Later, as GGP began its series of presentations of its plans and started talks with the city, Rilling began to change his tune. In an NoN story last March, Rilling said: “You can change your opinion with the circumstances. It’s kind of a silly thing if somebody was made aware of different circumstances and they didn’t change their opinion.”
Rilling’s Republican opponent this November, Republican Kelly Straniti, said recently she approves of the mall.
“From the beginning I have been in favor of the concept of a mall at the 95/7 location,” she said.
Councilman Bruce Kimmel (D-At-Large) backed up Duff in a Friday night email:
“As I indicated at the last Planning Committee meeting, I strongly urge my Council colleagues to approve separating the Urban Renewal Plan from the LDA/CMSP (Land Disposition Agreement/Concept Master Site Plan) at our Aug. 11 meeting.

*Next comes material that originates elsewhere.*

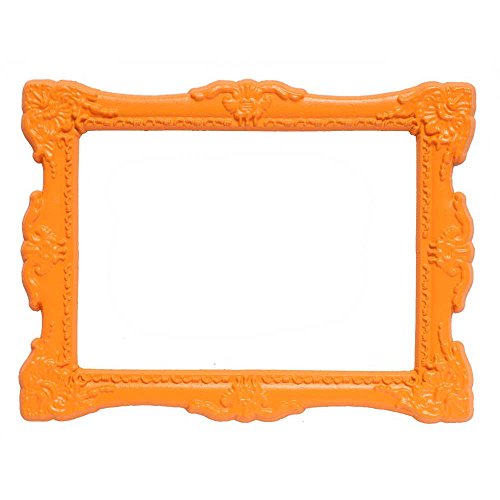 HAB & GUT Magnetbilderrahmen Orange Barock 7,7 x 10 cm magnetisch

I also believe we should vote on the LDA/CMSP at our Aug. 25 meeting. We have been discussing the mall for months, we have heard various arguments for and against. Now is the time to act.”
In the July 21 Joint Committee meeting between the Council and RDA, Planning Committee Chairman Doug Hempstead (R-At Large) said the Council will likely vote Aug. 11 on that proposal in order to keep the process moving and allow GGP to go to Planning and Zoning as negotiations continue. It will be taken up again Aug. 25.
“I think it would be insane if GGP doesn’t put all of its resources to get all of this answered,” Hempstead said of questions raised at the meeting. “To allow this to lapse until after an election would be insane.”
Former State Rep. Larry Cafero (R-142) of Norwalk, the attorney representing GGP in negotiations with the city, said at the meeting that timing is crucial to the project.
“Anchors drive the deal,” Cafero said. “… (Nordstrom and Bloomingdale’s) did not sign up without some various general representations.” Anchors either open in April or October, he said. Miss one window and you wait another six months for the next.
GGP has said it needs to have its approvals by January and wants to be able to start construction in 2016 for a mid-2018 opening.
Duff said in his statement that, in the Land Disposition Agreement, GGP has guaranteed to the city that the proposed mall will be categorized as a “Class A Mall” and that GGP “shall maintain anchors of high quality” (i.e., Bloomingdales, Nordstroms, etc). “Most real estate experts will agree that the proposed mall in Norwalk will end up being the highest rated mall in the state and one of the premier shopping experiences in the Northeast,” the statement asserted.
Duff said the state has invested millions of dollars in the area for infrastructure improvements with an eye on transforming the area to into one that will benefit the city and the state.
“In order to have an October 2018 opening, there are a set of very strict deadlines that must be met,” he said. “The Council and Redevelopment Agency need to make this a top priority for the citizens of our city.”
And while Duff touted the state’s contribution to the area, Kimmel said, “The mall is first and foremost a Norwalk project; however, it will have a positive impact beyond our borders. I welcome Senator Duff’s input. I believe we are in total agreement on this important issue.”